Extracted material:
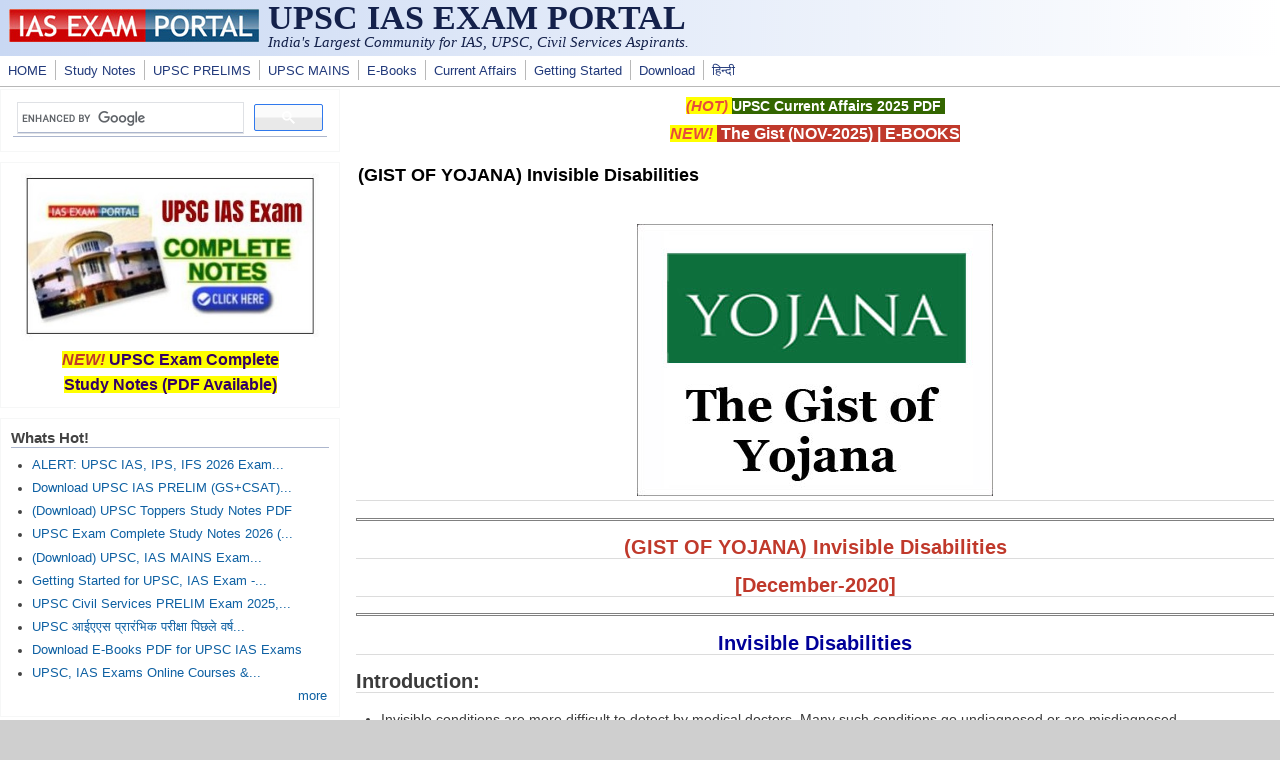

--- FILE ---
content_type: text/html; charset=utf-8
request_url: https://www.google.com/recaptcha/api2/aframe
body_size: 72
content:
<!DOCTYPE HTML><html><head><meta http-equiv="content-type" content="text/html; charset=UTF-8"></head><body><script nonce="2wLRovmf0m8l5jaFKSj2pQ">/** Anti-fraud and anti-abuse applications only. See google.com/recaptcha */ try{var clients={'sodar':'https://pagead2.googlesyndication.com/pagead/sodar?'};window.addEventListener("message",function(a){try{if(a.source===window.parent){var b=JSON.parse(a.data);var c=clients[b['id']];if(c){var d=document.createElement('img');d.src=c+b['params']+'&rc='+(localStorage.getItem("rc::a")?sessionStorage.getItem("rc::b"):"");window.document.body.appendChild(d);sessionStorage.setItem("rc::e",parseInt(sessionStorage.getItem("rc::e")||0)+1);localStorage.setItem("rc::h",'1768857621770');}}}catch(b){}});window.parent.postMessage("_grecaptcha_ready", "*");}catch(b){}</script></body></html>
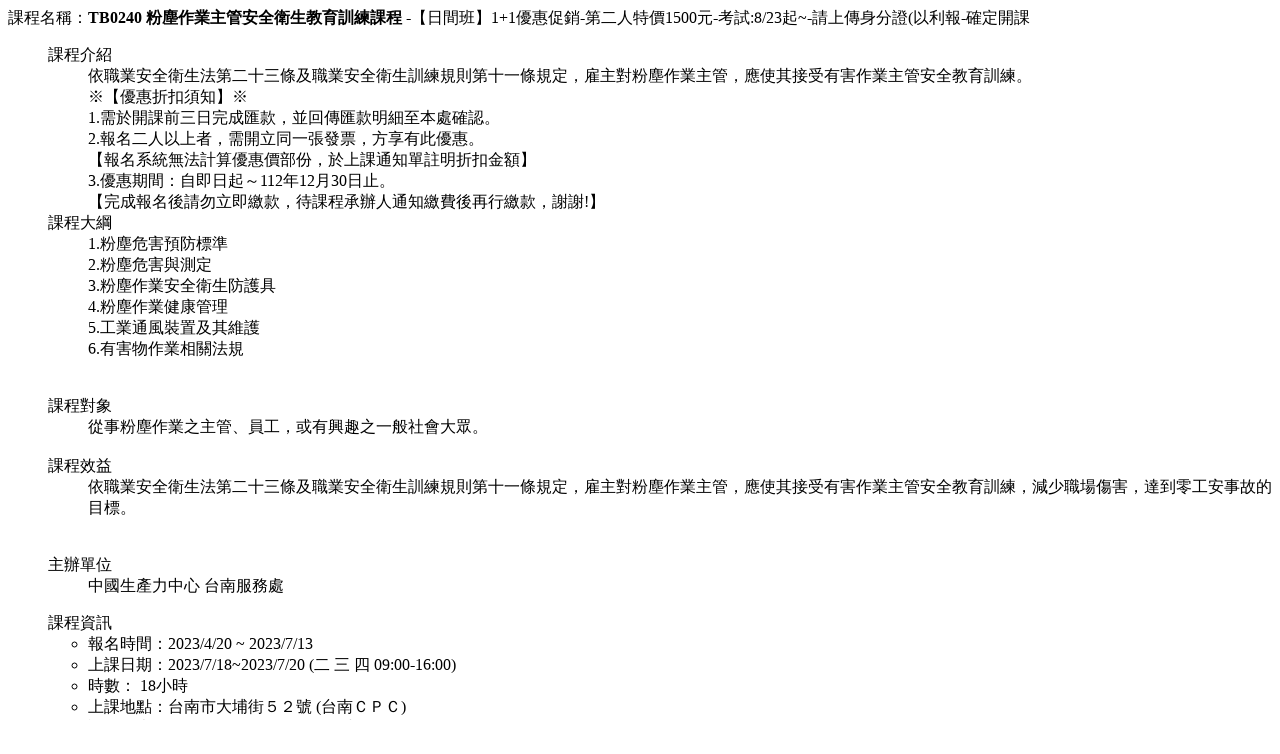

--- FILE ---
content_type: text/html; charset=utf-8
request_url: https://store.cpc.org.tw/train/printclass/TB0240
body_size: 4255
content:



<!DOCTYPE html>
<html>
<head>
    <meta name="viewport" content="width=device-width" />
    <meta name="robots" content="noindex">
    <title>TB0240 粉塵作業主管安全衛生教育訓練課程 - 列印 - 財團法人中國生產力中心線上商城</title>
</head>
<body onload="print()">
    <div>
        課程名稱：<strong>TB0240 粉塵作業主管安全衛生教育訓練課程</strong>
-【日間班】1+1優惠促銷-第二人特價1500元-考試:8/23起~-請上傳身分證(以利報-確定開課    </div>
    <div>
        <ul style="list-style-type: none;">
            <li>
                課程介紹
                <ul style="list-style-type: none;">
                    <li>依職業安全衛生法第二十三條及職業安全衛生訓練規則第十一條規定，雇主對粉塵作業主管，應使其接受有害作業主管安全教育訓練。<br />※【優惠折扣須知】※<br />1.需於開課前三日完成匯款，並回傳匯款明細至本處確認。<br />2.報名二人以上者，需開立同一張發票，方享有此優惠。<br />【報名系統無法計算優惠價部份，於上課通知單註明折扣金額】<br />3.優惠期間：自即日起～112年12月30日止。<br />【完成報名後請勿立即繳款，待課程承辦人通知繳費後再行繳款，謝謝!】</li>
                </ul>
            </li>
            <li>
                課程大綱
                <ul style="list-style-type: none;">
                    <li>
1.粉塵危害預防標準 <br />2.粉塵危害與測定 <br />3.粉塵作業安全衛生防護具<br />4.粉塵作業健康管理<br />5.工業通風裝置及其維護<br />6.有害物作業相關法規<br /><br /><br />                    </li>
                </ul>
            </li>
            <li>
                課程對象
                <ul style="list-style-type: none;">
                    <li>
                        從事粉塵作業之主管、員工，或有興趣之一般社會大眾。 <br /><br />
                    </li>
                </ul>
            </li>
            <li>
                課程效益
                <ul style="list-style-type: none;">
                    <li>依職業安全衛生法第二十三條及職業安全衛生訓練規則第十一條規定，雇主對粉塵作業主管，應使其接受有害作業主管安全教育訓練，減少職場傷害，達到零工安事故的目標。<br /><br /><br /></li>
                </ul>
            </li>
            <li>
                主辦單位
                <ul style="list-style-type: none;">
                    <li>中國生產力中心 台南服務處</li>
                </ul>
            </li>
        </ul>
    </div>
    <div>
        <ul style="list-style-type: none;">
            <li>
                課程資訊
                <ul>
                    <li>
                        報名時間：2023/4/20                        ~
2023/7/13                    </li>
                    <li>
                        上課日期：2023/7/18~2023/7/20
                        (二 三 四 09:00-16:00)
                    </li>
                    <li>時數： 18小時</li>
                    <li>上課地點：台南市大埔街５２號 (台南ＣＰＣ)</li>
                    <li>
                        課程負責人： (06)2134818 #03337 孫小姐 <a class="text-primary" href="mailto:03337@cpc.tw">03337@cpc.tw</a>
                    </li>
                </ul>
            </li>
        </ul>
    </div>
    <div>
        <ul style="list-style-type: none;">
            <li>
                課程費用
                <ul>
                        <li>定價：3,000</li>
                                            <li>
                            商城會員價：
                            3,000
                        </li>
                                                                    <li>
                                2人以上報名(每人)：
                                2,250
                            </li>

                </ul>
            </li>
        </ul>
    </div>
</body>
</html>
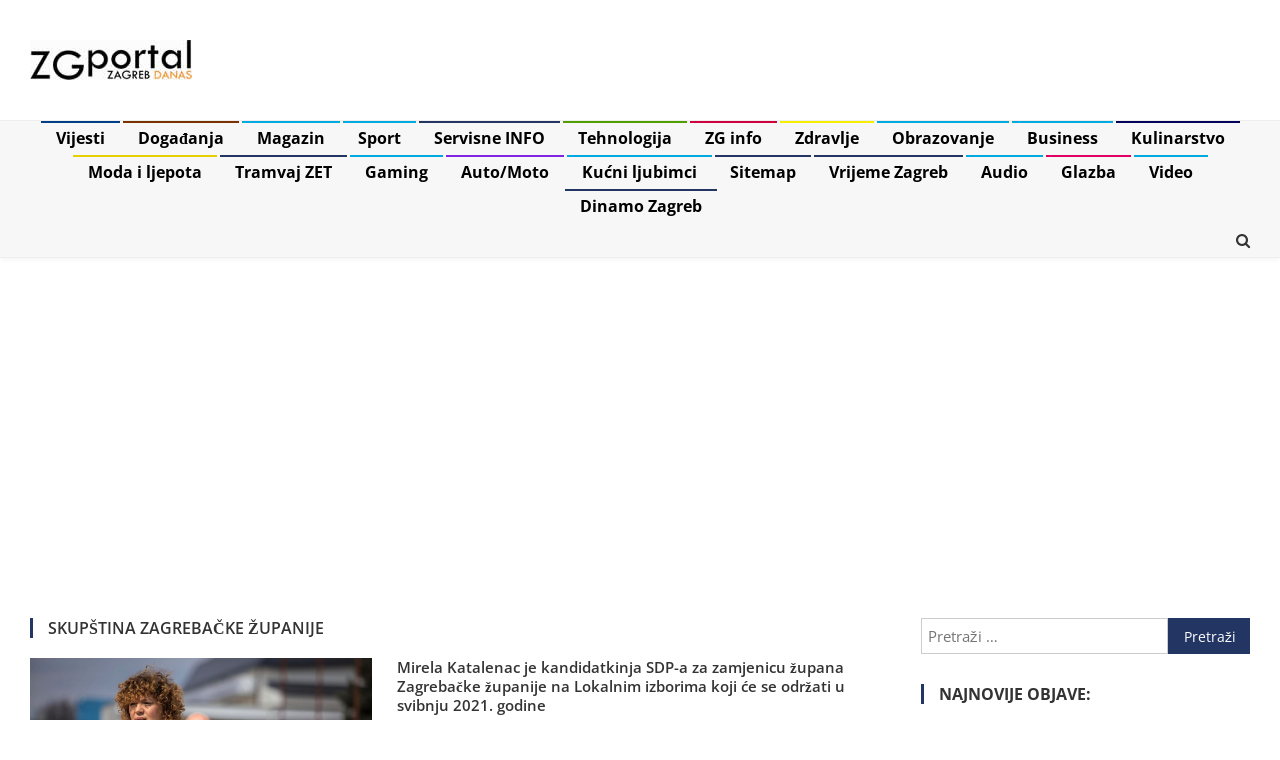

--- FILE ---
content_type: text/html; charset=utf-8
request_url: https://www.google.com/recaptcha/api2/aframe
body_size: 265
content:
<!DOCTYPE HTML><html><head><meta http-equiv="content-type" content="text/html; charset=UTF-8"></head><body><script nonce="gMfU0AunnuQrBqh1xcGlaw">/** Anti-fraud and anti-abuse applications only. See google.com/recaptcha */ try{var clients={'sodar':'https://pagead2.googlesyndication.com/pagead/sodar?'};window.addEventListener("message",function(a){try{if(a.source===window.parent){var b=JSON.parse(a.data);var c=clients[b['id']];if(c){var d=document.createElement('img');d.src=c+b['params']+'&rc='+(localStorage.getItem("rc::a")?sessionStorage.getItem("rc::b"):"");window.document.body.appendChild(d);sessionStorage.setItem("rc::e",parseInt(sessionStorage.getItem("rc::e")||0)+1);localStorage.setItem("rc::h",'1769511636420');}}}catch(b){}});window.parent.postMessage("_grecaptcha_ready", "*");}catch(b){}</script></body></html>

What this task involves: Transcribe the material exactly, leaving every picture out.

Answer:
--- FILE ---
content_type: text/html; charset=utf-8
request_url: https://www.google.com/recaptcha/api2/aframe
body_size: 72
content:
<!DOCTYPE HTML><html><head><meta http-equiv="content-type" content="text/html; charset=UTF-8"></head><body><script nonce="2wLRovmf0m8l5jaFKSj2pQ">/** Anti-fraud and anti-abuse applications only. See google.com/recaptcha */ try{var clients={'sodar':'https://pagead2.googlesyndication.com/pagead/sodar?'};window.addEventListener("message",function(a){try{if(a.source===window.parent){var b=JSON.parse(a.data);var c=clients[b['id']];if(c){var d=document.createElement('img');d.src=c+b['params']+'&rc='+(localStorage.getItem("rc::a")?sessionStorage.getItem("rc::b"):"");window.document.body.appendChild(d);sessionStorage.setItem("rc::e",parseInt(sessionStorage.getItem("rc::e")||0)+1);localStorage.setItem("rc::h",'1768857621770');}}}catch(b){}});window.parent.postMessage("_grecaptcha_ready", "*");}catch(b){}</script></body></html>

--- FILE ---
content_type: text/html; charset=utf-8
request_url: https://store.cpc.org.tw/train/printclass/TB0240
body_size: 4255
content:



<!DOCTYPE html>
<html>
<head>
    <meta name="viewport" content="width=device-width" />
    <meta name="robots" content="noindex">
    <title>TB0240 粉塵作業主管安全衛生教育訓練課程 - 列印 - 財團法人中國生產力中心線上商城</title>
</head>
<body onload="print()">
    <div>
        課程名稱：<strong>TB0240 粉塵作業主管安全衛生教育訓練課程</strong>
-【日間班】1+1優惠促銷-第二人特價1500元-考試:8/23起~-請上傳身分證(以利報-確定開課    </div>
    <div>
        <ul style="list-style-type: none;">
            <li>
                課程介紹
                <ul style="list-style-type: none;">
                    <li>依職業安全衛生法第二十三條及職業安全衛生訓練規則第十一條規定，雇主對粉塵作業主管，應使其接受有害作業主管安全教育訓練。<br />※【優惠折扣須知】※<br />1.需於開課前三日完成匯款，並回傳匯款明細至本處確認。<br />2.報名二人以上者，需開立同一張發票，方享有此優惠。<br />【報名系統無法計算優惠價部份，於上課通知單註明折扣金額】<br />3.優惠期間：自即日起～112年12月30日止。<br />【完成報名後請勿立即繳款，待課程承辦人通知繳費後再行繳款，謝謝!】</li>
                </ul>
            </li>
            <li>
                課程大綱
                <ul style="list-style-type: none;">
                    <li>
1.粉塵危害預防標準 <br />2.粉塵危害與測定 <br />3.粉塵作業安全衛生防護具<br />4.粉塵作業健康管理<br />5.工業通風裝置及其維護<br />6.有害物作業相關法規<br /><br /><br />                    </li>
                </ul>
            </li>
            <li>
                課程對象
                <ul style="list-style-type: none;">
                    <li>
                        從事粉塵作業之主管、員工，或有興趣之一般社會大眾。 <br /><br />
                    </li>
                </ul>
            </li>
            <li>
                課程效益
                <ul style="list-style-type: none;">
                    <li>依職業安全衛生法第二十三條及職業安全衛生訓練規則第十一條規定，雇主對粉塵作業主管，應使其接受有害作業主管安全教育訓練，減少職場傷害，達到零工安事故的目標。<br /><br /><br /></li>
                </ul>
            </li>
            <li>
                主辦單位
                <ul style="list-style-type: none;">
                    <li>中國生產力中心 台南服務處</li>
                </ul>
            </li>
        </ul>
    </div>
    <div>
        <ul style="list-style-type: none;">
            <li>
                課程資訊
                <ul>
                    <li>
                        報名時間：2023/4/20                        ~
2023/7/13                    </li>
                    <li>
                        上課日期：2023/7/18~2023/7/20
                        (二 三 四 09:00-16:00)
                    </li>
                    <li>時數： 18小時</li>
                    <li>上課地點：台南市大埔街５２號 (台南ＣＰＣ)</li>
                    <li>
                        課程負責人： (06)2134818 #03337 孫小姐 <a class="text-primary" href="mailto:03337@cpc.tw">03337@cpc.tw</a>
                    </li>
                </ul>
            </li>
        </ul>
    </div>
    <div>
        <ul style="list-style-type: none;">
            <li>
                課程費用
                <ul>
                        <li>定價：3,000</li>
                                            <li>
                            商城會員價：
                            3,000
                        </li>
                                                                    <li>
                                2人以上報名(每人)：
                                2,250
                            </li>

                </ul>
            </li>
        </ul>
    </div>
</body>
</html>

--- FILE ---
content_type: text/html; charset=utf-8
request_url: https://www.google.com/recaptcha/api2/aframe
body_size: 265
content:
<!DOCTYPE HTML><html><head><meta http-equiv="content-type" content="text/html; charset=UTF-8"></head><body><script nonce="gMfU0AunnuQrBqh1xcGlaw">/** Anti-fraud and anti-abuse applications only. See google.com/recaptcha */ try{var clients={'sodar':'https://pagead2.googlesyndication.com/pagead/sodar?'};window.addEventListener("message",function(a){try{if(a.source===window.parent){var b=JSON.parse(a.data);var c=clients[b['id']];if(c){var d=document.createElement('img');d.src=c+b['params']+'&rc='+(localStorage.getItem("rc::a")?sessionStorage.getItem("rc::b"):"");window.document.body.appendChild(d);sessionStorage.setItem("rc::e",parseInt(sessionStorage.getItem("rc::e")||0)+1);localStorage.setItem("rc::h",'1769511636420');}}}catch(b){}});window.parent.postMessage("_grecaptcha_ready", "*");}catch(b){}</script></body></html>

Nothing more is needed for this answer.